O ministro Alexandre de Moraes, do Supremo Tribunal Federal (STF), deve tomar uma decisão nos próximos dias em um processo que pode afastar o governador do Maranhão, Carlos Brandão (Sem Partido). Ele é acusado, por aliados do ministro Flávio Dino, de descumprir decisões de Moraes em casos de nepotismo no Estado.
STF foi acionado pelo partido Solidariedade
Moraes constatou casos de nepotismo e nepotismo cruzado e determinou a demissão de parentes do governador. No ano passado, o ministro também determinou a demissão do então procurador-geral estadual, Valdênio Caminha. Moraes afirmou que o procurador-geral descumpriu ordem do STF para suspender imediatamente os pagamentos aos familiares do governador em cargos de confiança.
Brandão é intimado pelo STF a explicar suspeitas de nepotismo e descumprimento de decisões
De acordo com informações constantes no processo, há relatos de que, mesmo após as determinações judiciais, alguns dos citados teriam continuado a atuar de forma indireta na estrutura administrativa.

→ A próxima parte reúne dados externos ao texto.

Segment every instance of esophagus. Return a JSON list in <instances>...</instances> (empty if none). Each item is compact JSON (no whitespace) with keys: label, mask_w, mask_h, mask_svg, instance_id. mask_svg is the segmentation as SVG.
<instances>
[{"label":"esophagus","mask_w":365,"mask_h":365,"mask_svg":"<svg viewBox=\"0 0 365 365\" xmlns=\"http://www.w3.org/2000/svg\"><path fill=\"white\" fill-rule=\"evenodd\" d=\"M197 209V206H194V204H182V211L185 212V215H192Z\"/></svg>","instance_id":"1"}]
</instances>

Entre os casos mencionados, estão os nomes de Marcus Brandão, que, segundo as alegações, teria mantido influência política e atuação nos bastidores do governo; Ítalo Carvalho, apontado como participante de eventos e ações ligadas à Secretaria de Infraestrutura; e Gilberto Lins Neto, que, conforme os relatos, teria continuado exercendo funções à frente da Empresa Maranhense de Administração Portuária (EMAP), inclusive participando de reuniões e recebendo remuneração. Nos bastidores do poder, a exoneração formal teria virado apenas um detalhe burocrático.
Para o STF, o ponto é claro. Se houve uso da máquina pública por quem estava proibido de atuar, pode haver descumprimento direto de ordem judicial, o que eleva o caso a outro patamar.
A ação que originou o processo foi movida pelo Solidariedade, que acusa o governo maranhense de praticar nepotismo cruzado, uma espécie de jogo de cadeiras para manter aliados e familiares orbitando o poder, mesmo diante de restrições legais.
Agora, além de ter que se explicar ao STF, o governo também entra no radar da Procuradoria-Geral da República (PGR), que foi oficialmente comunicada e pode avançar com novas medidas.